Les deux derniers siècles de développement capitaliste anarchique ont vu la consommation du charbon, du pétrole et du gaz naturel à un rythme sans précédent, provoquant une augmentation de la température moyenne mondiale d'environ 1,3°C depuis l'ère préindustrielle. Le taux de réchauffement depuis 1982 est plus de trois fois supérieur au taux des décennies précédentes.
Et 2024 est en passe d'être la plus chaude de l'histoire de l'humanité. Le réchauffement climatique devrait atteindre 1,5°C cette année, une augmentation de la température considérée comme l'une des limites critiques pour arrêter les pires effets du changement climatique.

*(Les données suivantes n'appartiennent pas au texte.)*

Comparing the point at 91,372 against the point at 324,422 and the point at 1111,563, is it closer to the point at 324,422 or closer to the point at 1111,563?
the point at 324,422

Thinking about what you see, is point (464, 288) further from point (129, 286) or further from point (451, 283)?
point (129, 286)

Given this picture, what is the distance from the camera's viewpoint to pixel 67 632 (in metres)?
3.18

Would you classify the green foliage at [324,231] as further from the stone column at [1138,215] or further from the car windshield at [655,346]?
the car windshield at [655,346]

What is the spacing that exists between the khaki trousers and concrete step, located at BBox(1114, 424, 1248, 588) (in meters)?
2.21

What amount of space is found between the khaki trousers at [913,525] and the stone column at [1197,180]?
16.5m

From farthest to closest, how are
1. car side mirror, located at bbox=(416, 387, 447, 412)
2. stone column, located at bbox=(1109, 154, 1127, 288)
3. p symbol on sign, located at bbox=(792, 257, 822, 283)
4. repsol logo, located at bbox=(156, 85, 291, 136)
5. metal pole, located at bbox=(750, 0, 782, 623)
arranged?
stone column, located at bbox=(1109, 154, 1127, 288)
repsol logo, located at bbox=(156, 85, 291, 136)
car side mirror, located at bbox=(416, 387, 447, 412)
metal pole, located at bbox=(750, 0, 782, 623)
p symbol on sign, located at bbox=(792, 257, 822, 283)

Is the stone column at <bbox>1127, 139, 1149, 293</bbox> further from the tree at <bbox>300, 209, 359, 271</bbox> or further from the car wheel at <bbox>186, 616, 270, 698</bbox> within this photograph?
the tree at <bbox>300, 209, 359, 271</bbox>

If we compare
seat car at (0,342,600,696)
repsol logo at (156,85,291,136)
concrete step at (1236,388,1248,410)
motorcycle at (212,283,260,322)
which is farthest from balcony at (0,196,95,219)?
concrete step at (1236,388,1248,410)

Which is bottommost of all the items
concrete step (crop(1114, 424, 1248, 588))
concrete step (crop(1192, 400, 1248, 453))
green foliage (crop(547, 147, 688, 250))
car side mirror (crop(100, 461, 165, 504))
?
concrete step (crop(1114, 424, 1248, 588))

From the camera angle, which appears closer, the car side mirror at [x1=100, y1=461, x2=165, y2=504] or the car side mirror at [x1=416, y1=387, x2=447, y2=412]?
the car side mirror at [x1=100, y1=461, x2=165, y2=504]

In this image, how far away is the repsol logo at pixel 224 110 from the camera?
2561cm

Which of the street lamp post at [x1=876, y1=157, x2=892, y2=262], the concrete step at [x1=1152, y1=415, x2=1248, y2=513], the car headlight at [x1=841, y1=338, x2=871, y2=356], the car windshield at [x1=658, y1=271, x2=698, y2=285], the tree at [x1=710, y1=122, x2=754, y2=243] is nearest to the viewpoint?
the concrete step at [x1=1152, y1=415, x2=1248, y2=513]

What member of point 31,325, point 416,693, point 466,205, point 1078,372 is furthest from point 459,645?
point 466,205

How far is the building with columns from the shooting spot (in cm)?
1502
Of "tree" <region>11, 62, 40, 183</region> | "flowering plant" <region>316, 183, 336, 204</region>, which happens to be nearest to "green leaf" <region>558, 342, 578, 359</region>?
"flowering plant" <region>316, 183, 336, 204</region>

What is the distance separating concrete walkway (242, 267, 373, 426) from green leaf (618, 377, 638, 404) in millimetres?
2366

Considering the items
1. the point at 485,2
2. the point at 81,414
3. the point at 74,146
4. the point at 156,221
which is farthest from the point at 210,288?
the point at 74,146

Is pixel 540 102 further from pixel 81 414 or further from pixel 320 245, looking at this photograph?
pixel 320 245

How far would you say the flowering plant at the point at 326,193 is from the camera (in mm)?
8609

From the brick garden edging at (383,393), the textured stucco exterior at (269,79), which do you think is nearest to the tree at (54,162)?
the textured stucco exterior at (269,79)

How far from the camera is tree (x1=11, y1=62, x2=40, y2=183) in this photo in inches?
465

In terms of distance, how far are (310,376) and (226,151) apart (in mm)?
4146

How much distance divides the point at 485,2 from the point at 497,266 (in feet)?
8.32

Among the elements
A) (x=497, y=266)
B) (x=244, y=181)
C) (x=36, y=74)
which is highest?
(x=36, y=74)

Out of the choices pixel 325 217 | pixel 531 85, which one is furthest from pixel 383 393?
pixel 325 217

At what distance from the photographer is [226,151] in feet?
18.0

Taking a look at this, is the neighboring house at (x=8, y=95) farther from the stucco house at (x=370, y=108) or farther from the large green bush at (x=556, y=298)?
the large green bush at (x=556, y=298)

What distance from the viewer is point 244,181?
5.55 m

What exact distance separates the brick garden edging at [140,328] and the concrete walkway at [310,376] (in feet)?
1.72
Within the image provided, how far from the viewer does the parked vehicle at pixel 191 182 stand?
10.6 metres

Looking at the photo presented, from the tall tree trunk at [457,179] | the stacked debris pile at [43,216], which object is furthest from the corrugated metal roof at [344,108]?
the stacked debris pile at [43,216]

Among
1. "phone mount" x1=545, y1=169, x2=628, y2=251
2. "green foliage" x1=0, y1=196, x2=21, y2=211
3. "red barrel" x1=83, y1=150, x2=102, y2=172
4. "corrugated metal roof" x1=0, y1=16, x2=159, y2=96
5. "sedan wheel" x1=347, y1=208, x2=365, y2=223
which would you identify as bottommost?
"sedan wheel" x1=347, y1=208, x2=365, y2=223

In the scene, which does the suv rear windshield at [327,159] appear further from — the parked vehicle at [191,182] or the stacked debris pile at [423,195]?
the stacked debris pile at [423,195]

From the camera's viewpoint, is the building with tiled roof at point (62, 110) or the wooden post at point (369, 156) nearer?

Le résultat de ce réchauffement a été des événements météorologiques extrêmes qui ont causé d'énormes dommages et des pertes de vie. Un rapport de la Chambre de commerce internationale publié le jour même de l'ouverture de la COP29 montre que près de 4.000 événements de ce type entre 2014 et 2023 ont causé des dommages économiques estimés à 2.000 milliards de dollars. Au cours des deux dernières années seulement, des ouragans plus puissants, des sécheresses plus longues, des incendies de forêt dévastateurs, des dômes de chaleur, des vortex polaires et bien d'autres ont causé au moins 451 milliards de dollars en dégâts.
L'impact humain a été encore plus frappant avec 1,6 milliard de personnes touchées par ces événements, des millions dont les maisons ont été inondées lors des ouragans Helene et Milton au cours des deux derniers mois, et des dizaines de milliers qui meurent dans les vagues de chaleur chaque année. En moyenne, 21,5 millions de personnes sont déplacées de force chaque année, appelées réfugiés climatiques, et le Zurich Insurance Group estime qu'«il pourrait y avoir 1,2 milliard de réfugiés climatiques d'ici 2050».
De tels chiffres ne sont pas nouveaux pour les gouvernements du monde entier et sont mis à jour chaque année. Cependant, ils ont été pratiquement ignorés par les participants à la COP29. Les remarques du secrétaire exécutif de l'ONU sur le changement climatique, Simon Stiell, se sont plutôt concentrées sur le «financement du climat», y compris les efforts visant à «réformer le système financier mondial» afin que les élites dirigeantes puissent «mettre en place les marchés internationaux du carbone».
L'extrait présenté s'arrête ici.